Her hands find his face, sliding over his jaw, his cheeks, and she brings their foreheads together again. "The day I met you, I hit you with my car. Twice."
Air puffs against her lips as he laughs. "You did. I thought it perhaps a Midgardian greeting."
"No, more like I need to actually look behind me when I back out of a space," she says, smiling, helpless in the face of his… she's not actually sure, but it could be relief. "Hey. Hey, you don't have to tell me anything."
He gently coaxes her back so he can look at her. "I want to tell you. I want to tell you everything."
There isn't an equation in any realm in any universe that can calculate how much she loves him.
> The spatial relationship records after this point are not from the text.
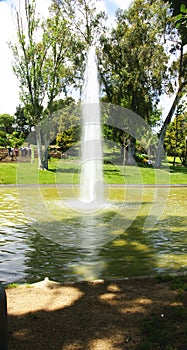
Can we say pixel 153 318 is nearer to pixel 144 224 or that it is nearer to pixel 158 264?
pixel 158 264

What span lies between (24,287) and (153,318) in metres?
2.05

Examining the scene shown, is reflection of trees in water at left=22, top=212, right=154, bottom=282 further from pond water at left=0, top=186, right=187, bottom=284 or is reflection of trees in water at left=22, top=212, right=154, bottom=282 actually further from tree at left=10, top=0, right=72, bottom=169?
tree at left=10, top=0, right=72, bottom=169

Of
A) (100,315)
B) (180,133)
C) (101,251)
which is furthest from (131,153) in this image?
(100,315)

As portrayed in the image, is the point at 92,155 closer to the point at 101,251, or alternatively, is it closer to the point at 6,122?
the point at 101,251

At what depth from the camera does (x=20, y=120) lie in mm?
82688

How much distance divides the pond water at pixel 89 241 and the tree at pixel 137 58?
25011mm

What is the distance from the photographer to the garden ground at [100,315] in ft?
13.1

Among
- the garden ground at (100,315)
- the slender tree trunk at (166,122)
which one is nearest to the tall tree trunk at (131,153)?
the slender tree trunk at (166,122)

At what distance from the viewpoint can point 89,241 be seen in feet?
30.4

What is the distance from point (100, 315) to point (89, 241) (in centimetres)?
467

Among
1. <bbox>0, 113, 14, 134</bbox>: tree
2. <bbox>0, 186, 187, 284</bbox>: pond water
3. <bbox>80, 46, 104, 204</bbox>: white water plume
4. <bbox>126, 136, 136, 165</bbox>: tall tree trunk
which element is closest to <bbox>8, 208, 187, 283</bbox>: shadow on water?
<bbox>0, 186, 187, 284</bbox>: pond water

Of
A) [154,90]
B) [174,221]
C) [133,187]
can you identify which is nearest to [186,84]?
[154,90]

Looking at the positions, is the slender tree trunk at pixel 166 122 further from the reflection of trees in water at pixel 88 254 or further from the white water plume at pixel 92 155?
the reflection of trees in water at pixel 88 254

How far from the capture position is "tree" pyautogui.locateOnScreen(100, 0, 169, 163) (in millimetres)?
37562
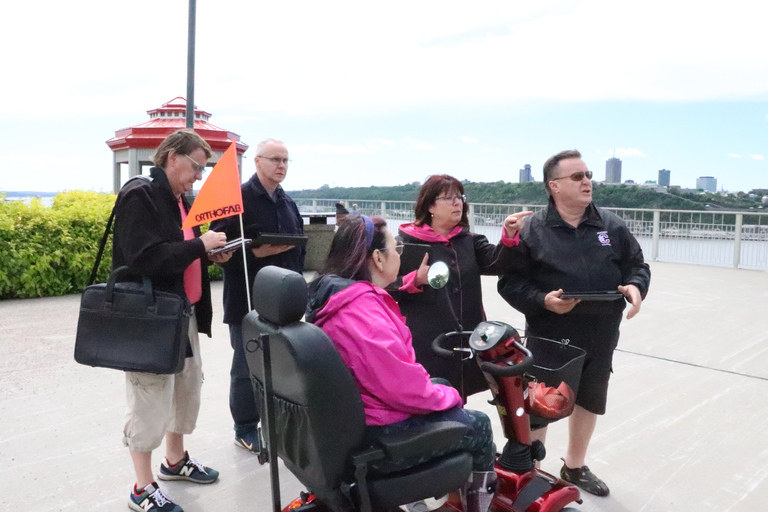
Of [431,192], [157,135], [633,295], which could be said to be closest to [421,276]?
[431,192]

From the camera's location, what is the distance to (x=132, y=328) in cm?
282

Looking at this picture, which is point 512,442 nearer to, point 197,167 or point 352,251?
point 352,251

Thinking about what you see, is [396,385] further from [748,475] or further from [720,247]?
[720,247]

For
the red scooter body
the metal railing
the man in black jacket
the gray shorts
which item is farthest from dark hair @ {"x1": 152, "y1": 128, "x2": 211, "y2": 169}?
the metal railing

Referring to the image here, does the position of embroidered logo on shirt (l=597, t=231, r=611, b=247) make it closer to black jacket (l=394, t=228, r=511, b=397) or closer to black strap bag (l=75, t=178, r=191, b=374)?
black jacket (l=394, t=228, r=511, b=397)

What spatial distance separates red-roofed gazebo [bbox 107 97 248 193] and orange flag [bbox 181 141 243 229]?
28.6 feet

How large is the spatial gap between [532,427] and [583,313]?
0.64 metres

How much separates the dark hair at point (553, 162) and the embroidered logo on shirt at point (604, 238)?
0.32 m

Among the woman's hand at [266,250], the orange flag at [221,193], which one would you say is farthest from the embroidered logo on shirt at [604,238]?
the orange flag at [221,193]

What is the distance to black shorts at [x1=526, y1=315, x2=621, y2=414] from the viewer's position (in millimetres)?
3137

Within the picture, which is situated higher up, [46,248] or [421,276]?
[421,276]

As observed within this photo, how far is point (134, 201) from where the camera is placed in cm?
282

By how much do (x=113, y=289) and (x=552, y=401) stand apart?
6.34 feet

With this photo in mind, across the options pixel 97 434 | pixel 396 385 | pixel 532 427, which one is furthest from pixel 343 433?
pixel 97 434
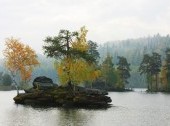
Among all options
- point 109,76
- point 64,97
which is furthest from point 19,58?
point 109,76

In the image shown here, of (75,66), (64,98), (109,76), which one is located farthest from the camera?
(109,76)

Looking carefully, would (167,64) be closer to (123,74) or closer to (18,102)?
(123,74)

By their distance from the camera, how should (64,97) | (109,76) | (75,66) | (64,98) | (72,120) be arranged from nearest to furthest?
1. (72,120)
2. (64,98)
3. (64,97)
4. (75,66)
5. (109,76)

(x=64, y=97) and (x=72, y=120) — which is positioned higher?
(x=64, y=97)

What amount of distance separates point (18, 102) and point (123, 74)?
10061 centimetres

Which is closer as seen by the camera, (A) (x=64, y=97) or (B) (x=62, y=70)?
(A) (x=64, y=97)

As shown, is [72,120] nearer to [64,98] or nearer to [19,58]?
[64,98]

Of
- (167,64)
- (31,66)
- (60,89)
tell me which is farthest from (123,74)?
(60,89)

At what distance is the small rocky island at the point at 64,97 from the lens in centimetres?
8262

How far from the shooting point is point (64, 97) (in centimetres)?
8544

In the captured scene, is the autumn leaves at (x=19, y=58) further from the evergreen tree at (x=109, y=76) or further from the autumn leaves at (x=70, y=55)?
the evergreen tree at (x=109, y=76)

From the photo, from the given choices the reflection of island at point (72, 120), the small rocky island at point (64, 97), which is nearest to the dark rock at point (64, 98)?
the small rocky island at point (64, 97)

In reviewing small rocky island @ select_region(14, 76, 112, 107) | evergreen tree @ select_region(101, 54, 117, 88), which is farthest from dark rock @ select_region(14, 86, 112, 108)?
evergreen tree @ select_region(101, 54, 117, 88)

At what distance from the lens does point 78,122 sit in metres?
54.4
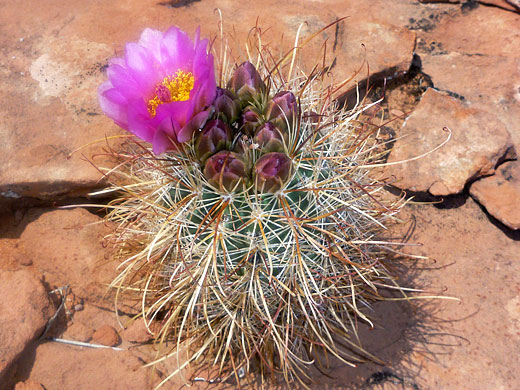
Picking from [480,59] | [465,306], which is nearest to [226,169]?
[465,306]

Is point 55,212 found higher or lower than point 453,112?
higher

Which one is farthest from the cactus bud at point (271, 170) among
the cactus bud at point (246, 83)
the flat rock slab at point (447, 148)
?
the flat rock slab at point (447, 148)

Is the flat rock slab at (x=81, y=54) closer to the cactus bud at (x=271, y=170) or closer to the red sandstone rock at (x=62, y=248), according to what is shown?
the red sandstone rock at (x=62, y=248)

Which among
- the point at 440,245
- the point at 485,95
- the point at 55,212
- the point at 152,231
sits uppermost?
the point at 152,231

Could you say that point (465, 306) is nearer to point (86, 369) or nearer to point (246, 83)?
point (246, 83)

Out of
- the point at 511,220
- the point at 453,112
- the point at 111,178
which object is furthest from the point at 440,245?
the point at 111,178

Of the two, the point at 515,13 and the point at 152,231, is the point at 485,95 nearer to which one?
the point at 515,13
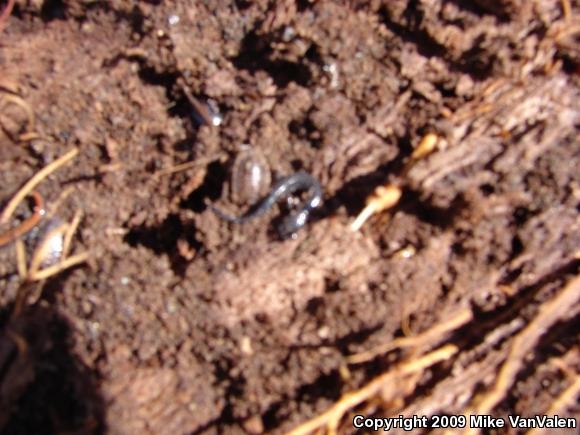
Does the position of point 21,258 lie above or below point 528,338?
above

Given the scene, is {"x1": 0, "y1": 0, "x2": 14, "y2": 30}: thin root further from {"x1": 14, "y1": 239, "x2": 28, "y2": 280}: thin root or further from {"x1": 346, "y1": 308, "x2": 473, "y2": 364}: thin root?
{"x1": 346, "y1": 308, "x2": 473, "y2": 364}: thin root

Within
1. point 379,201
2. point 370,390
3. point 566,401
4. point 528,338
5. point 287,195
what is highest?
point 287,195

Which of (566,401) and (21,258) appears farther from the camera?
(21,258)

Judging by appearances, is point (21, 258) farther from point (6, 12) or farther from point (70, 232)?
point (6, 12)

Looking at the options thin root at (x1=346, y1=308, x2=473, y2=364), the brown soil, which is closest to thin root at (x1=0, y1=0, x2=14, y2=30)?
the brown soil

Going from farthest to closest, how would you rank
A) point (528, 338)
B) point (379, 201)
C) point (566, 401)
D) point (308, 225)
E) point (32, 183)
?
point (32, 183)
point (308, 225)
point (379, 201)
point (528, 338)
point (566, 401)

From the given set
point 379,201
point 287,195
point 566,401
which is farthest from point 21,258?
point 566,401
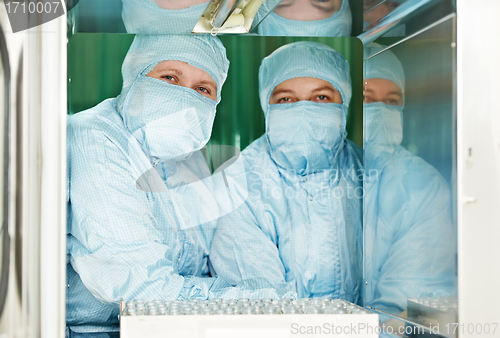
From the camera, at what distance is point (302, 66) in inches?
87.4

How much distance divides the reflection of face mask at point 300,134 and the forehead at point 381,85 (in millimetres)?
235

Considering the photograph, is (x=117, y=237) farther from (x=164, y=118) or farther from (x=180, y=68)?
(x=180, y=68)

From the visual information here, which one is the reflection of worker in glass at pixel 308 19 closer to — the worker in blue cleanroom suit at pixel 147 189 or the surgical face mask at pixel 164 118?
the worker in blue cleanroom suit at pixel 147 189

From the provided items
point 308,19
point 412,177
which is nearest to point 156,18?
point 308,19

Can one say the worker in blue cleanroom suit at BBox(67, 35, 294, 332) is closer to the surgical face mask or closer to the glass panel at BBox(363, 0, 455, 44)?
the surgical face mask

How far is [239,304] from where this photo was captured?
179 centimetres

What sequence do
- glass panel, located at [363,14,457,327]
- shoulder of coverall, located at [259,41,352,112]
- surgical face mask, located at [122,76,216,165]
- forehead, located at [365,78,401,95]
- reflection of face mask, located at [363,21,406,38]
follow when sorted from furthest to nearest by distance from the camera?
1. shoulder of coverall, located at [259,41,352,112]
2. surgical face mask, located at [122,76,216,165]
3. forehead, located at [365,78,401,95]
4. reflection of face mask, located at [363,21,406,38]
5. glass panel, located at [363,14,457,327]

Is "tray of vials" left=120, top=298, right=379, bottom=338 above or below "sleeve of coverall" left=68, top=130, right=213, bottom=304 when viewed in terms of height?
below

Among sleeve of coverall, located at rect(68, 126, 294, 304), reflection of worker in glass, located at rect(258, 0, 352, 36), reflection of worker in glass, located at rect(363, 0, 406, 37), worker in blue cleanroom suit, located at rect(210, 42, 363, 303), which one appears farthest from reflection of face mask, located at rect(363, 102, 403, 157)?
sleeve of coverall, located at rect(68, 126, 294, 304)

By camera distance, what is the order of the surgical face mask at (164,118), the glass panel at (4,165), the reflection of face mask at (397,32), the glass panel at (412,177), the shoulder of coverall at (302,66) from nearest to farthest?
the glass panel at (4,165)
the glass panel at (412,177)
the reflection of face mask at (397,32)
the surgical face mask at (164,118)
the shoulder of coverall at (302,66)

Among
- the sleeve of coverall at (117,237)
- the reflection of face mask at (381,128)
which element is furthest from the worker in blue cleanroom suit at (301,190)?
the sleeve of coverall at (117,237)

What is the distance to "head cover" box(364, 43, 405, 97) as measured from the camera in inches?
76.4

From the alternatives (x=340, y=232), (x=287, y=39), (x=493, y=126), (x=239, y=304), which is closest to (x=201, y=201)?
(x=239, y=304)

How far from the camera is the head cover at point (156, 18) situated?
78.2 inches
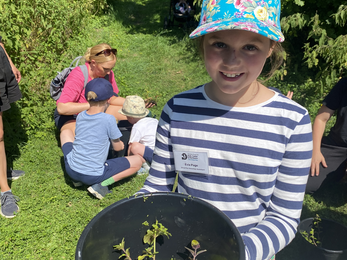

There isn't a children's song to be sung about what she will do to keep him for as long as he wants her. There is only this moment, his hands on her, her plastic stars above them, and the universe yawns beyond it all with stars that twinkle and planets that sort of don't.
She leans down and kisses him softly. "Favorite color?"
Thor smiles. "Red."
.
So, although you've been here for, like, one afternoon,
Would you live with me forever on the moon?